I could be wrong here, but I think you misinterpreted the OP's question.

I think what the OP wanted to know is this: let's assume your download speeds are 12 Mbps and your upload speeds are 2 Mbps. Why would someone purchase a more expensive plan that gives them faster download speeds if the server they're downloading from still is limited to an upload of 2 Mbps?

So that they could download faster? I'm not sure why you're bringing the upload speed into it.
- Leo
20-Jun-2009
Posted by: Mike at June 19, 2009 11:23 AM

Mike -- The upload /download speed of your service has no bearing on the upload speed of your end server.

you are in effect correct though that a 12 Mbps connection against a server capable of only uploading 2Mbps is just as effective as a 20 Mbps on your side against the same server /site.

The biggest reason to upgrade service is for multitasking as the majority of servers are limited in their upload speeds.

--zig

Posted by: Ziggie at June 20, 2009 3:25 PM

I believe DAF made a car that could go as fast backwards as forwards (it used rubber belts so it had the same no of fwd/reverse gears), and the Austin Allegro had better aerodynamics backward than forward. Of course, Italian tanks go faster backwards than forwards ;-)

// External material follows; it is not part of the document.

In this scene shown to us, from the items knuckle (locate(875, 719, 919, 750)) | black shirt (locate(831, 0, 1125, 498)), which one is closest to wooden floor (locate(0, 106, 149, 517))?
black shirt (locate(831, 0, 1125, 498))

Posted by: JH at June 23, 2009 8:33 AM

Where the upload speed hurts the most is using a video web cam.

Posted by: Harry at June 23, 2009 10:42 AM

Download and upload are somehow related based on my knowledge reading over the internet. if your upload is high, your download speed slows. Server capacity is not really a problem if you want a faster download. All you have to do is to make sure that the seeder and leecher are almost the same like 50/50. There are some downloader that you have choices if you want to upload file while you are downloading it or not.

Posted by: x0x at June 23, 2009 6:30 PM

As Mike points out, the question seems to be one of "how is the remote server's upload speed affecting my download speed" and "if the remote server is bandwidth limited for its upload, doesn't that limit my download". The answer is that the remote server is likely not connected to "the internet" via the same bandwidth limited connect as your client machine is. Most servers are sitting on high bandwidth connections to the internet, often far in excess of 100Mb. Their connection speeds (up and down) are completely unrelated to your connection speeds. The net bandwidth that you have to any one server will be affected by factors which include: the server's bandwidth, the client's bandwidth, the load in all of "the pipes & switches" between the two, and even things like the distance between the two and how well tuned the software is on each of the two... its a complex equation.

One unmentioned large reason for asymetric bandwidth for many client's connections is... well... to prevent them from becoming effective servers. Your ISP can control via such knobs how much data you put on the net, and thus their costs. Likewise, the can employ technologies such as "caching proxies" to provide the client with an copy of a commonly fetched web page without even visiting the server (or just asking the server to validate the proxie's cache with a low cost transaction really ;-). Taken to the extreme, this is (in essense) the whole idea behind technologies such as Akamai's (a whole business built on this ;-).